再びの「安全神話」-寺島実郎氏の独演スピーチ
(カテゴリー: 原発災害
   寺島実郎氏、再びの「安全神話」 

 昨夜(2012-3-29)の「報道ステーション」(テレビ朝日)は、寺島実郎氏の「原発安全の独演スピーチ」に、かなりの時間を提供して全国に放映した。語る寺島氏の表情をクローズアップした映像は異常であった。

 寺島氏は、「脱原発」などを言うのは、物事を考えない人の観念論です。日本の日立や東芝の原子力利用の技術は世界最高です。アメリカはスリーマイル島の事故で懲りて、30年も新たな原発を作らなかったから、その間に日本が追い抜いて原発技術で世界最高になったのです。この「日本の技術力の立ち位置」をしっかり考えなくてはなりません、と独演スピーチを行った。再びの「原発安全」の神話である。
 
 2011年6月9日、作家の村上春樹氏が「カタルーニャ国際賞(スペイン)」の受賞スピーチで「原発批判」を、自身の反省をこめて「東京電力と日本政府」を批判し、広告費で買収された「メディア」と、黙認してきた「国民」も、加害者であると述べた。
 そのとき、古館キャスターが「今のスピーチを聞いてどう思いますか」と寺島実郎氏に訊いた。「日本は3万5千人の電子工学卒の技術者を抱えているのです。平和利用の技術で世界に貢献するべきです」と述べた。
古館キャスターは「お言葉を返すようですが、福島で多くの人が現に苦しんでいます。原発安全を言っていたその技術が破綻したのではないですか」と返した。

 テレビ朝日は何故に、寺島氏に「原発安全の独演スピーチ」を再びさせたのであろうか。おそらく、電気事業連合会や経済界などから「原発54基がストップする」「再稼働させなくてはならぬ」の圧力がかかったのであろう。古館キャスターは今回はノーコメントであった。
 
 本日(2012-3-30)の新聞は「福島の米が出荷できない」「宮城の魚が出荷できない」と報じている。大熊町の全域「帰還困難」、双葉町の「避難区域の再編拒否」を報じている。連日報道される日本列島の悲惨を寺島氏はどう考えているのであろうか。
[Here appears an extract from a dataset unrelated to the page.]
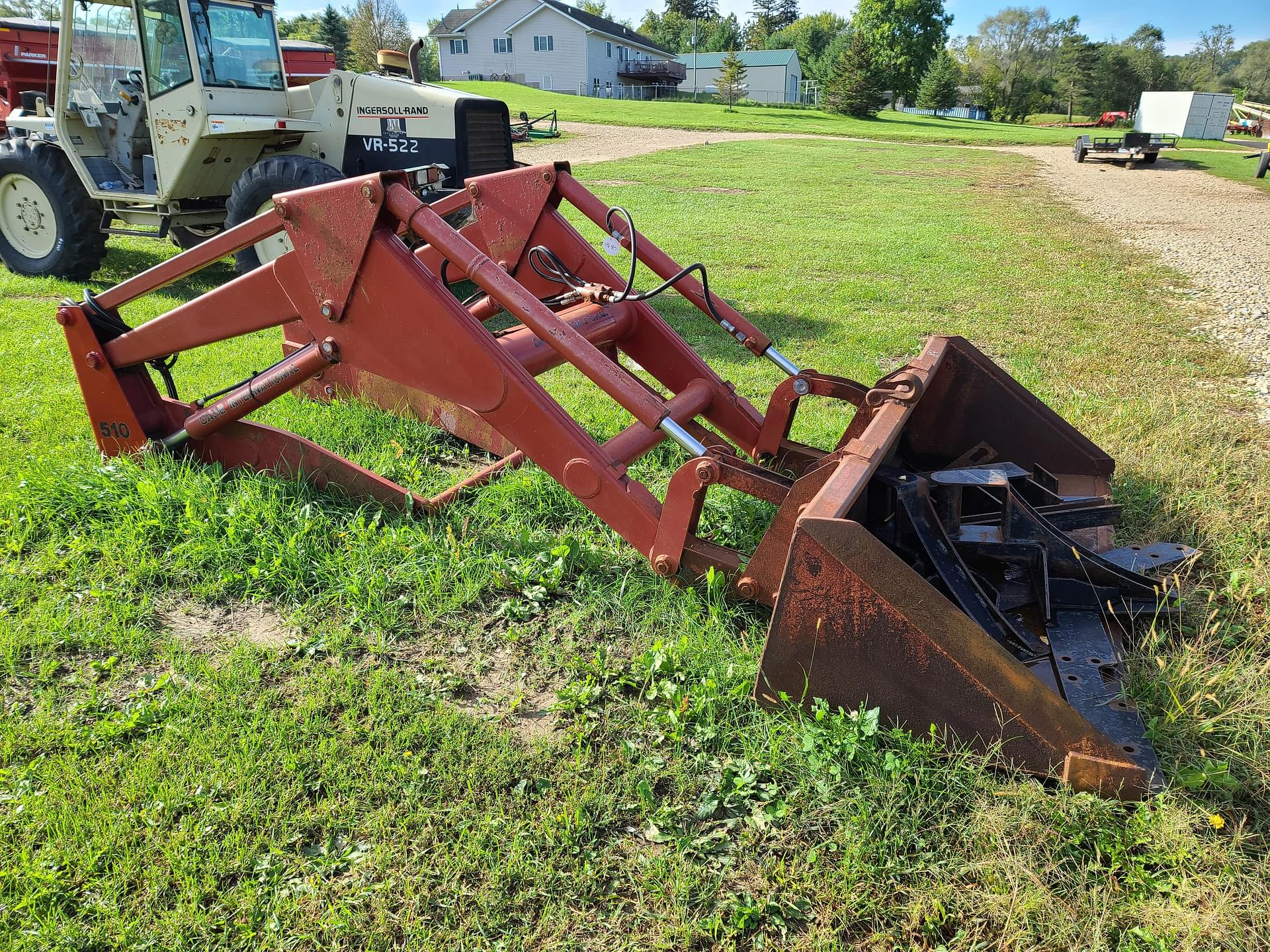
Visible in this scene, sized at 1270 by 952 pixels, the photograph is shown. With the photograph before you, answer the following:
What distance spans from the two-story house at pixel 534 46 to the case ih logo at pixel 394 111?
58.3m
生活のために被爆しながら働いている現場作業員の悲惨を考えないのであろうか。多くの人が苦しんでいるのである 
 
 寺島実郎氏の評価する日本の技術者は「安全神話を合唱した」人達である。「万一の事故」を考えず「マニュアル」も作らず、水素爆発に至らしめて放射物質をまき散らした元凶である。現在只今も「熔融落下したウラン燃料」を解決できず、大気・地中・海中への放出を止めることのできない技術者である。人の悲惨不幸を思いやる心の欠けた技術者・御用学者である。この人達を「世界最高」と言うのは何故であるか。原発は機械であるから事故が無いと言えない。事故になれば今日の如き事態になるのである。日本列島は地震帯の上に乗っているのである。

  巨大企業のシンクタンクの所長である寺島氏の「安全神話」と「役どころ」に疑問を持たざるを得ない。